▸ TAREFA PROPOSTA
Traduza para o inglês esta frase do texto selecionado: "Ganhava R$ 150 por mês, trabalhava os dois horários e estudava à noite."

▸ TEXTO SELECIONADO
--- --- ---

Coluna Pretos no Topo

"Enfrentei preconceito de cor"

Conheça a trajetória de Paulo Tenório, primeiro editor on-line da América Latina e fundador da startups TraKto

Millena Gomes*
postado em 28/08/2022 06:00 / atualizado em 28/08/2022 06:00
 (crédito: Arquivo Pessoal )
(crédito: Arquivo Pessoal )

Primeiro editor on-line da América Latina, Paulo Tenório foi um dos únicos homens negros a fazer parte do Google Black Founders Fund, iniciativa de investimento do Google para startups com liderança negra. O fundador do Trakto lamenta que, em pleno século 21, a disputa por espaços de destaque entre pessoas negras ainda é limitada e cheia de obstáculos. Em entrevista à coluna, Tenório relata os dramas vividos durante sua trajetória, até chegar à liderança de uma empresa respeitada no mercado, pelo simples fato de ser negro. Hoje, sua empresa promove o acesso a plataformas de design, educação e investimentos. A última edição do Trakto Show, realizada na semana passada, foi um grande sucesso. O evento movimentou mais de R$ 35 milhões, reuniu 160 palestrantes e pelo menos 6 mil visitantes.

Começando a vida empresarial e ainda na faculdade você foi acusado de desvio de verba e furto pela própria turma. Esses episódios marcaram a sua vida?

Eu estudava administração de empresas na época e minha família estava passando por dificuldade financeira. Pedi, então, para trabalhar na faculdade na área de limpeza, em qualquer lugar que me ajudasse a pagar a faculdade. Como eu levava jeito pra computador, uma professora de inglês da época conseguiu me colocar na área de informática e eu fiquei cuidando de todos os computadores da faculdade. Ganhava R$ 150 por mês, trabalhava os dois horários e estudava à noite. Aí teve um episódio que foi bem marcante: começaram a sumir umas peças de computador na faculdade, e todo mundo tinha certeza que era eu. Havia apenas duas pessoas negras na sala. E aí ficou aquela desconfiança durante um tempo, até que uma pessoa cortou o dedo e o pessoal ficava pedindo para ver as minhas mãos, até que chegou um dia que eles iam me expulsar da faculdade, mesmo sem eu ter feito nada. Aí foi quando a noiva do responsável, um branco, loiro de olho azul, chegou com uma sacola de peças roubadas. Minha bolsa foi revistada e isso foi o ponto que me fez largar a faculdade de administração no último ano, porque eu perdi a vontade inteira de estar lá.

--- --- ---

▸ REGISTROS DE DADOS
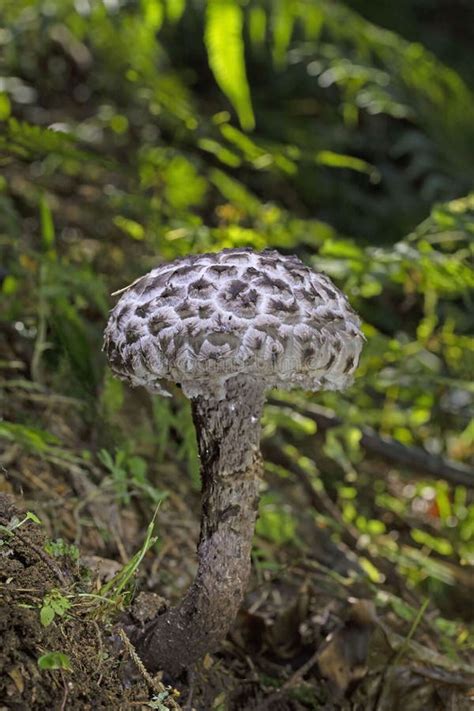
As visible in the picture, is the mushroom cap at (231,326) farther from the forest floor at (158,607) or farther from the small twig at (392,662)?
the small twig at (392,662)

--- --- ---

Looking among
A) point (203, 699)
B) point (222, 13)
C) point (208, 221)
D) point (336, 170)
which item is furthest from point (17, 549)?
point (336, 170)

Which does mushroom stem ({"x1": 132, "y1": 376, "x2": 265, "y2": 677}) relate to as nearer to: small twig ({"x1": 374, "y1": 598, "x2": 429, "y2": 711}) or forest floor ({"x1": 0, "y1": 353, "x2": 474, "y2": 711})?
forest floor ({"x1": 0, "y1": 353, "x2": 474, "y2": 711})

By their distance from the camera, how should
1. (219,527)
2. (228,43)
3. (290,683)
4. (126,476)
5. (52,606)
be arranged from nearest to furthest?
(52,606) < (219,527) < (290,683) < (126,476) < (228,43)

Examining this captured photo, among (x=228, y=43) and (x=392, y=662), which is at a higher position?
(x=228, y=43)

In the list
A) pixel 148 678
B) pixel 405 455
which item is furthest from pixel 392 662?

--- --- ---

▸ RESPOSTA ABAIXO
I earned R$ 150 a month, worked both shifts, and studied at night.